Baby, You Can’t Drive My Car: Part 2

I didn’t get back to all the comments on my previous “Baby, You Can’t Drive My Car” post, but there were some good ones. Between those and some emails I got, there was some interesting statistical/follow-up issues raised that I felt deserved their own post.

First, the general “not getting driver’s licenses” trend among young people seems to actually be reflective of some larger delayed adulthood trends among “iGen”, or those born in 1995-2005. This Wall Street Journal article by a researcher studying the newest up and coming generation says the following ” As I found in analyzing seven large national surveys of teens, today’s adolescents are less likely to drive, drink, work, date, go out and have sex than were teens just 10 years ago. Today’s 18-year-olds look like 15-year-olds used to.” This may not be a bad thing. Per the article, this group is less likely to get in car accidents than teens in previous years, which is obviously a good thing. On the other hand, on my previous post commenter Michael pondered if delaying getting your driver’s license is good for your long term driving skills. Will the group that failed to get a license at 16 be getting in more accidents at 30 as a result? TBD.

Second point, related to the first, is the success of teen driver’s license initiatives.
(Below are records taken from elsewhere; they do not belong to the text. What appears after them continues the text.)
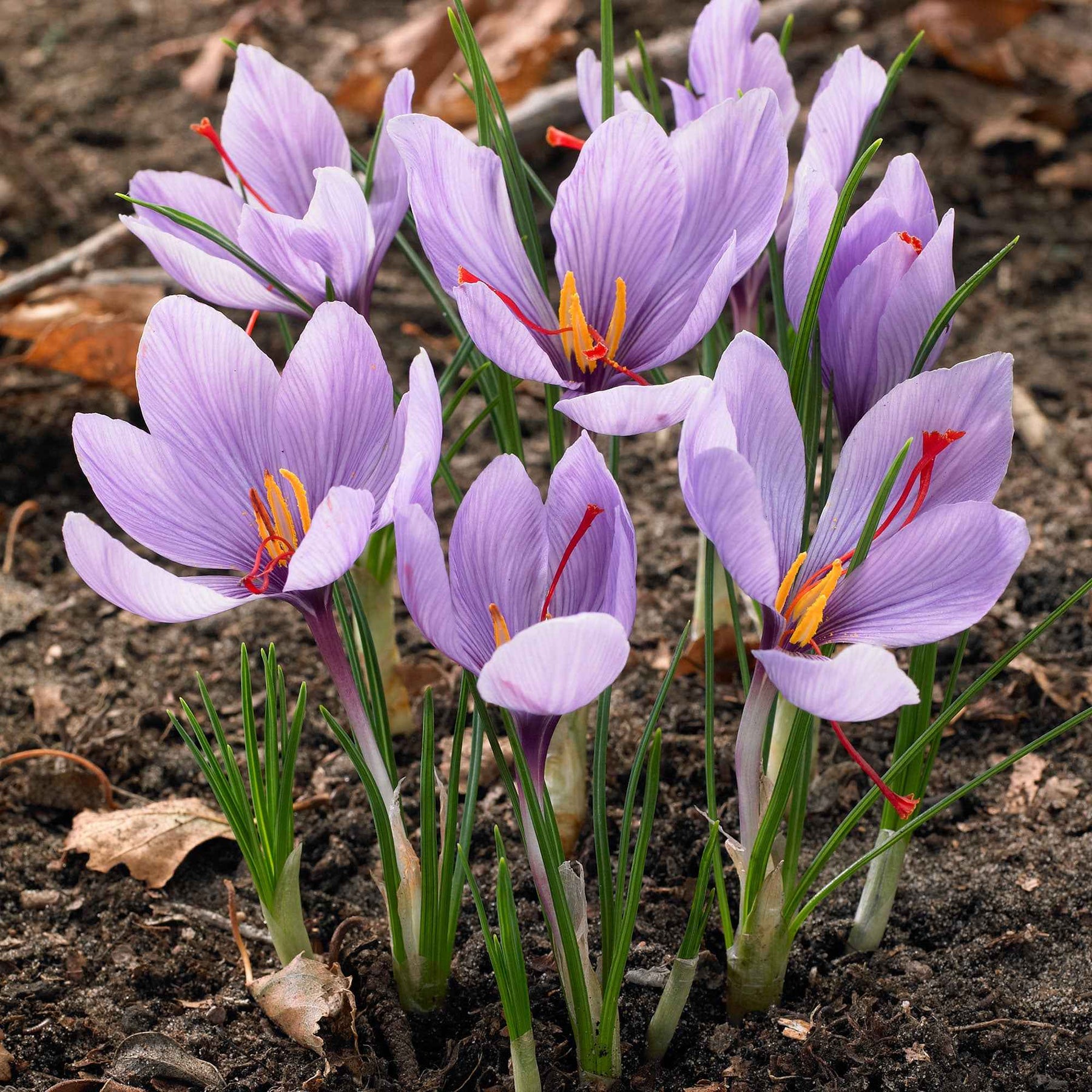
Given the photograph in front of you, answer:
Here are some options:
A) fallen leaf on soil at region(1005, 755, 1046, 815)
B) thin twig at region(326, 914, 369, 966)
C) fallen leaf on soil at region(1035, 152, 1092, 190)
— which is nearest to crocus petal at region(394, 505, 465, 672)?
thin twig at region(326, 914, 369, 966)

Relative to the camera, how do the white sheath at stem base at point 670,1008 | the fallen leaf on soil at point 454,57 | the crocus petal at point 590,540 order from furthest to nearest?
the fallen leaf on soil at point 454,57, the white sheath at stem base at point 670,1008, the crocus petal at point 590,540

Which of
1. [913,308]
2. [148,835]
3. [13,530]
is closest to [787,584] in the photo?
[913,308]

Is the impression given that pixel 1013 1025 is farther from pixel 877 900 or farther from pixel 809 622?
pixel 809 622

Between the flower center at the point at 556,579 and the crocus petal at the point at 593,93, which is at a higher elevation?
the crocus petal at the point at 593,93

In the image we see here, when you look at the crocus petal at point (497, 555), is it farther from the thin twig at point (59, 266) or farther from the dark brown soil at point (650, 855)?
the thin twig at point (59, 266)

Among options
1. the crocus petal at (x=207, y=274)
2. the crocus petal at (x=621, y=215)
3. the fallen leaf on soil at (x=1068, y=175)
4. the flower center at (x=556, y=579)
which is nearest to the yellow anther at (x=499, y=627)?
the flower center at (x=556, y=579)

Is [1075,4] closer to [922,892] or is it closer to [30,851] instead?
[922,892]

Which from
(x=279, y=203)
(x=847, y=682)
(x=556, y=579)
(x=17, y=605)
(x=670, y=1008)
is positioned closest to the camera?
(x=847, y=682)
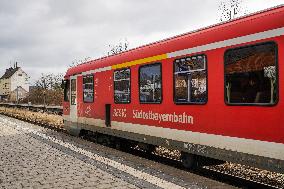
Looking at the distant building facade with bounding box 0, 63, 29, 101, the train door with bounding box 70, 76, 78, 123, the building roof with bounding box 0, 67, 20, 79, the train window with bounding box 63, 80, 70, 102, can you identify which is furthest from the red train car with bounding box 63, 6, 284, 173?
the building roof with bounding box 0, 67, 20, 79

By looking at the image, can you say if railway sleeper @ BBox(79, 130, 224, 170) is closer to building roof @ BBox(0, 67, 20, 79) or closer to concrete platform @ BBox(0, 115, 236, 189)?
concrete platform @ BBox(0, 115, 236, 189)

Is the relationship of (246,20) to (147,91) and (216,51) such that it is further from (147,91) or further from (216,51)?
(147,91)

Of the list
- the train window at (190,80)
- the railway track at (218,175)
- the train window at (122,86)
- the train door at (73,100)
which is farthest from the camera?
the train door at (73,100)

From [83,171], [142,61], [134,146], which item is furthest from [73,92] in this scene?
[83,171]

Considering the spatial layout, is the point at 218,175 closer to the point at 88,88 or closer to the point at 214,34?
the point at 214,34

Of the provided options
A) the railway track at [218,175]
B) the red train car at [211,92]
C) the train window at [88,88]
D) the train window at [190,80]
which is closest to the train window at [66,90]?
the train window at [88,88]

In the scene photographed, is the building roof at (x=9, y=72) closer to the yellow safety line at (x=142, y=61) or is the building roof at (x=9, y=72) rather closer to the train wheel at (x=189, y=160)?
the yellow safety line at (x=142, y=61)

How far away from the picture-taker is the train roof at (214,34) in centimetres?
599

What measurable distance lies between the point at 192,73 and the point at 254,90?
1.82m

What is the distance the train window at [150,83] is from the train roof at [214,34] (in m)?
0.36

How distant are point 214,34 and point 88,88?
7.19 m

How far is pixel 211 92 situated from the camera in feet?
23.5

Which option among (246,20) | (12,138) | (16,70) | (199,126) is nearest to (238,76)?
(246,20)

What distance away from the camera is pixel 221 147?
6934mm
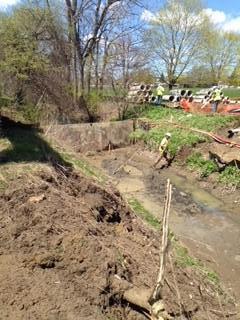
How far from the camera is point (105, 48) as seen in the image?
74.7 feet

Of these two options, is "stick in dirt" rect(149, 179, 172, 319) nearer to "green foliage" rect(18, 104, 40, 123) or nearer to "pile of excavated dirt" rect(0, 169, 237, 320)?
"pile of excavated dirt" rect(0, 169, 237, 320)

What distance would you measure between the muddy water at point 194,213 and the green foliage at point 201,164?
0.59 meters

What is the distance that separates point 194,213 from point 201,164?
4.16 meters

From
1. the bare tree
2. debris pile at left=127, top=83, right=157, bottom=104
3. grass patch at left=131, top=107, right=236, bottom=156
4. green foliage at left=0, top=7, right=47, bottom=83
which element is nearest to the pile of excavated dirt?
green foliage at left=0, top=7, right=47, bottom=83

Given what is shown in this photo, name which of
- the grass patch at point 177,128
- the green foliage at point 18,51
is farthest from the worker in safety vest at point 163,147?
the green foliage at point 18,51

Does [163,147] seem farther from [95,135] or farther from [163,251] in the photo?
[163,251]

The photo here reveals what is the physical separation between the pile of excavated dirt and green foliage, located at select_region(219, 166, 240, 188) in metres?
6.33

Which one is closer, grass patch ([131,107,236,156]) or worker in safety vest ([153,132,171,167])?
worker in safety vest ([153,132,171,167])

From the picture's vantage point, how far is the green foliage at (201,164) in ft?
50.5

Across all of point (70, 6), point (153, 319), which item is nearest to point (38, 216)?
point (153, 319)

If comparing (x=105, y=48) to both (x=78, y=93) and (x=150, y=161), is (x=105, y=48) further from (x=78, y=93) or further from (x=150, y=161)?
(x=150, y=161)

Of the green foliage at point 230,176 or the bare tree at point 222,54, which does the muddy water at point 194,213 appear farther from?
the bare tree at point 222,54

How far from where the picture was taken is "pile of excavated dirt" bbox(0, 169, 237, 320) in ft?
15.8

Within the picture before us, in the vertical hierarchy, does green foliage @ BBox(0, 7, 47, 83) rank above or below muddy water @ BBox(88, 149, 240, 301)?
above
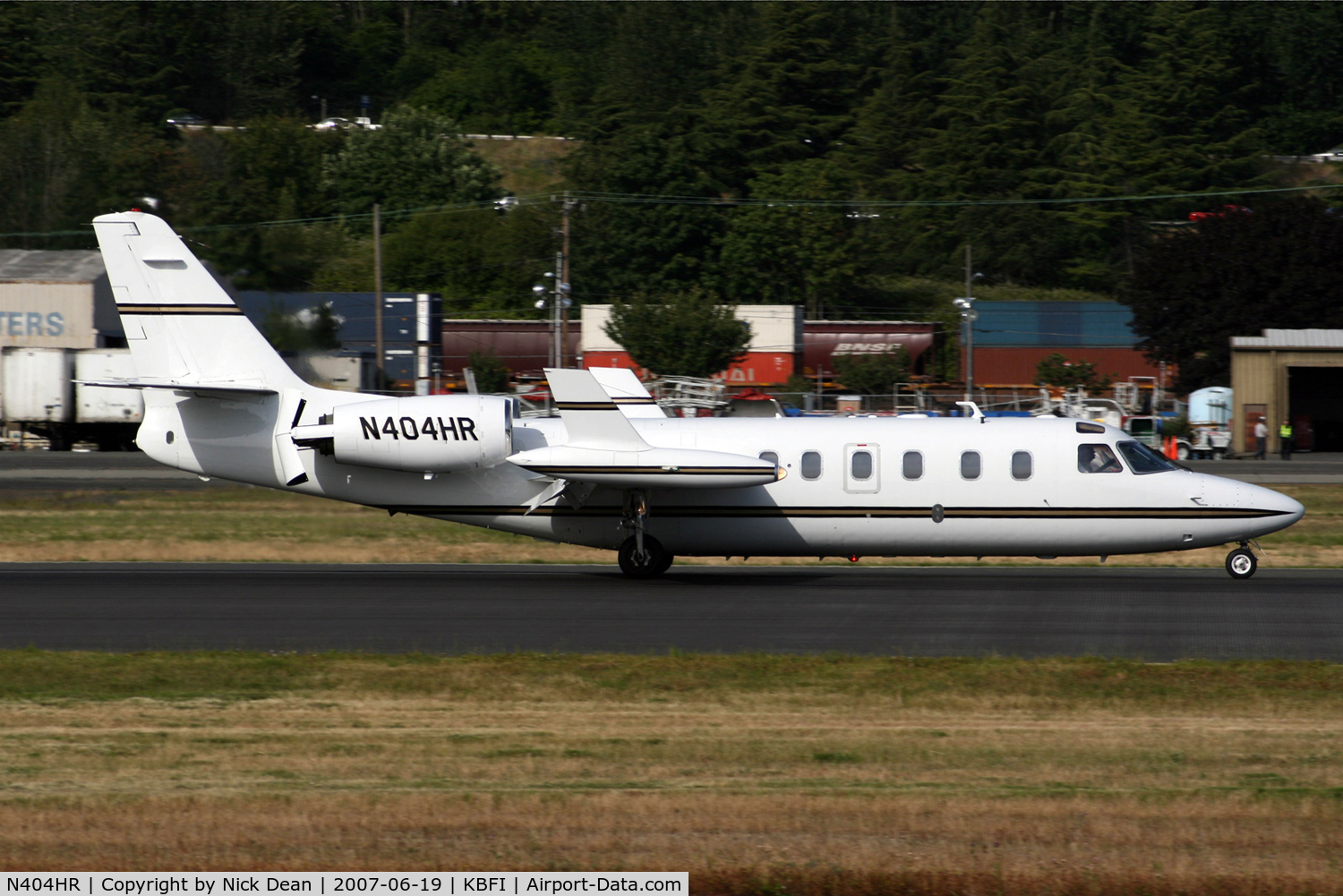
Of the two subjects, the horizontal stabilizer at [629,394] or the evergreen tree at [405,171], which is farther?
the evergreen tree at [405,171]

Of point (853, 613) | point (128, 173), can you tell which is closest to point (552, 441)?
point (853, 613)

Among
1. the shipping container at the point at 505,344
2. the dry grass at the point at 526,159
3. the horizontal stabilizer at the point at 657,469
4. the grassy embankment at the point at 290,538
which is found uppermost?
the dry grass at the point at 526,159

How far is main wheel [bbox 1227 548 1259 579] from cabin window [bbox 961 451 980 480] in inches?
163

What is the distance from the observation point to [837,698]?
13.5 metres

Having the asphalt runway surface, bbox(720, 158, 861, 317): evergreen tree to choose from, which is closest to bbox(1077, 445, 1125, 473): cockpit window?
the asphalt runway surface

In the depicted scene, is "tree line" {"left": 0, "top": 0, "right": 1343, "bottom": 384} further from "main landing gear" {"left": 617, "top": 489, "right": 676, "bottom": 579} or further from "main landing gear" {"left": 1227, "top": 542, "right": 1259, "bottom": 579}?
"main landing gear" {"left": 617, "top": 489, "right": 676, "bottom": 579}

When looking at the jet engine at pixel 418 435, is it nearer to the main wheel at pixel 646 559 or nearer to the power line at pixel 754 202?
the main wheel at pixel 646 559

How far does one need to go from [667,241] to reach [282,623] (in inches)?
3016

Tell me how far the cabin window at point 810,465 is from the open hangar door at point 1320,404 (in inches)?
1866

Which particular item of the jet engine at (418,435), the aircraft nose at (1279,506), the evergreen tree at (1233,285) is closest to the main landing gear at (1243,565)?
the aircraft nose at (1279,506)

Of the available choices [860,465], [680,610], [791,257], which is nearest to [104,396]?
[860,465]

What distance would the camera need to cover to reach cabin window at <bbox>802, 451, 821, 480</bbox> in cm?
2208

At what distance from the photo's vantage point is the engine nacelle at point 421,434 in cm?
2175

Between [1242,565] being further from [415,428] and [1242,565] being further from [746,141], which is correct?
[746,141]
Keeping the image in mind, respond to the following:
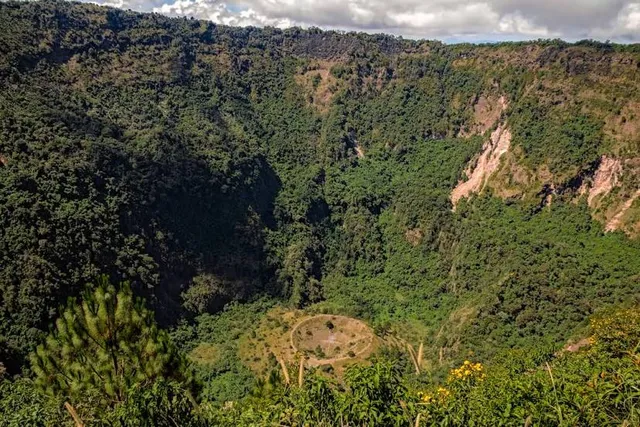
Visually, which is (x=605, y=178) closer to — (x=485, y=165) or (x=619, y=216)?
(x=619, y=216)

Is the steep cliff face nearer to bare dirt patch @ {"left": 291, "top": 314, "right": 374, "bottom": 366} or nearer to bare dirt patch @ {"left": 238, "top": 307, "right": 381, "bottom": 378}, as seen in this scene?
bare dirt patch @ {"left": 291, "top": 314, "right": 374, "bottom": 366}

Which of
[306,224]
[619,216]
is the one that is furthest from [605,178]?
[306,224]

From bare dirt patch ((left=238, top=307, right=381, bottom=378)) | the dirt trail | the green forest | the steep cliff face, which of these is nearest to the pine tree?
the green forest

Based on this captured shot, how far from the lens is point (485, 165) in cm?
7288

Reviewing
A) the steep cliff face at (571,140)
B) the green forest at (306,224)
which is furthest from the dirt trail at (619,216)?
the green forest at (306,224)

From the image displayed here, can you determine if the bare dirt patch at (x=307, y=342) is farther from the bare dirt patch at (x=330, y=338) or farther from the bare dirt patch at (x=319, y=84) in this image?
the bare dirt patch at (x=319, y=84)

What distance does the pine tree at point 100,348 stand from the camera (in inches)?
598

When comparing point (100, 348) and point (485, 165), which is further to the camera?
point (485, 165)

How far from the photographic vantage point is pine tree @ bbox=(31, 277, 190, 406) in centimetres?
1519

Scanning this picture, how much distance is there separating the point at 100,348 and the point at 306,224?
5999 cm

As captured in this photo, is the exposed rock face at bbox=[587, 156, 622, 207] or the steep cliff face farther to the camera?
the exposed rock face at bbox=[587, 156, 622, 207]

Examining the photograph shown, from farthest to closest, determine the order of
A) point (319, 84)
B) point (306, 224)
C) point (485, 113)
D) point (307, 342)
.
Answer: point (319, 84)
point (485, 113)
point (306, 224)
point (307, 342)

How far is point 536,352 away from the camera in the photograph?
3359 centimetres

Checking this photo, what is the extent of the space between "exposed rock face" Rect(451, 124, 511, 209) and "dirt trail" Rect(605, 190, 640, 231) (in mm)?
17853
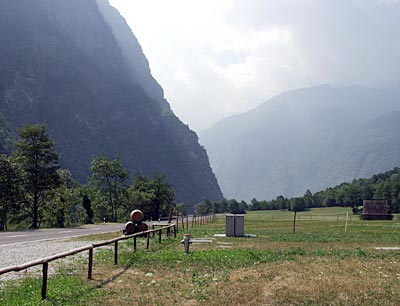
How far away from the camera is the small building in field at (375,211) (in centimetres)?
10012

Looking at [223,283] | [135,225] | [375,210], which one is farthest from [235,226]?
[375,210]

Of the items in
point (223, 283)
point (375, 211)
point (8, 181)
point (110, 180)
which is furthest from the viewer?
point (375, 211)

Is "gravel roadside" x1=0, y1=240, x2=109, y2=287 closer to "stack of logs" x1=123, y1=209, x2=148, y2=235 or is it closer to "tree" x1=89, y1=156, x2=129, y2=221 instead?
"stack of logs" x1=123, y1=209, x2=148, y2=235

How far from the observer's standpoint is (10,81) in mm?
198250

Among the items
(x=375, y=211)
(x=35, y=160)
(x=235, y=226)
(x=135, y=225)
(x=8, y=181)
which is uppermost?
(x=35, y=160)

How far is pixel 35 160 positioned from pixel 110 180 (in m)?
44.8

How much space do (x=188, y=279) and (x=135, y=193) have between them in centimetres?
8402

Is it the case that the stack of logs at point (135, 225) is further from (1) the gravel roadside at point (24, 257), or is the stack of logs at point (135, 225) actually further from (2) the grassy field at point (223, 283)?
(2) the grassy field at point (223, 283)

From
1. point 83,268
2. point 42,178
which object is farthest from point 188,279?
point 42,178

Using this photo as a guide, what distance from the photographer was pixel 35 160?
171ft

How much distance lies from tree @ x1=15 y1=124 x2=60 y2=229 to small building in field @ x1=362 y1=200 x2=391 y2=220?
7501 centimetres

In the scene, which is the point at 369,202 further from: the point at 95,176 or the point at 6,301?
the point at 6,301

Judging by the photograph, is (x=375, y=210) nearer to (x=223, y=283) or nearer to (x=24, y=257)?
(x=24, y=257)

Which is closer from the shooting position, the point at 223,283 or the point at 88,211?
the point at 223,283
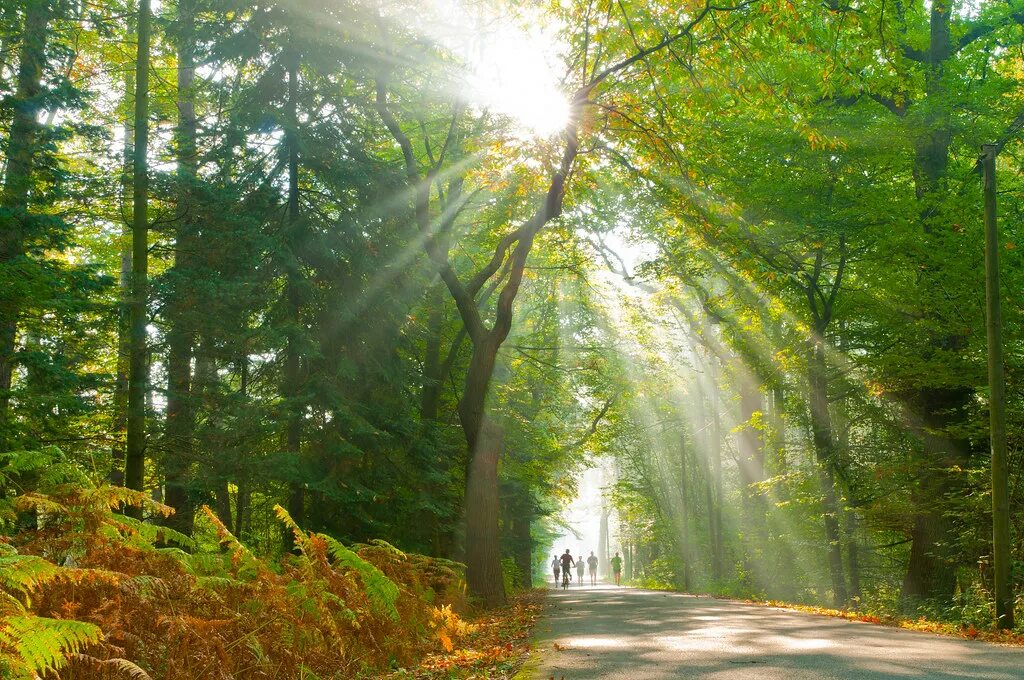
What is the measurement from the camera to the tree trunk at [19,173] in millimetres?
11797

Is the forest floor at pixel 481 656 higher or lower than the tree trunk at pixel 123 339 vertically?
lower

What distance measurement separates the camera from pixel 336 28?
16.8 metres

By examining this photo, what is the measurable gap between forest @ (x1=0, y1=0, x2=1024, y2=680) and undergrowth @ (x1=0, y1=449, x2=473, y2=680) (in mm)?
49

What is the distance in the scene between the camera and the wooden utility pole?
43.1 ft

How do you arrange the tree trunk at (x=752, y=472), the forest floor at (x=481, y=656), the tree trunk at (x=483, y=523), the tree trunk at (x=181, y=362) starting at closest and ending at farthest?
1. the forest floor at (x=481, y=656)
2. the tree trunk at (x=181, y=362)
3. the tree trunk at (x=483, y=523)
4. the tree trunk at (x=752, y=472)

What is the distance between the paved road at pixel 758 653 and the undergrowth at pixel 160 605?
1654 mm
The initial results on these look good, but most of those numbers are obtained using raw numbers. In other words, we don’t know if those licensing laws improved the driving of 16 and 17 year olds, or if the reductions in crashes were due to fewer of them being able to drive at all. Not a bad outcome either way, but possibly a misleading one if the numbers pick back up at a later date. While I can definitely see some types of impulsiveness associated with teen drivers ebbing with age, there are certain errors inexperienced drivers might make regardless. Again, TBD.

Third point I started to wonder about….are we seeing a corresponding uptick in non-driver’s license IDs? If not, how are people without licenses identifying themselves? I can see people not wanting the hassle of getting a driver’s license, but it seems awfully hard to function without an ID. Even buying alcohol would be a challenge, at least in my area.

Fourth, related to #3, is the low driving rate in some states being driven by a population that can’t get a license? I mentioned in the first post that states with higher populations of those under 18 would likely have lower rates, but someone also noted that it’s not clear where the population numbers came from. Since some population counts include all residents regardless of citizenship, and since states vary wildly in allowing those without documentation of citizenship to get licenses, it’s possible that accounts for some of the differences.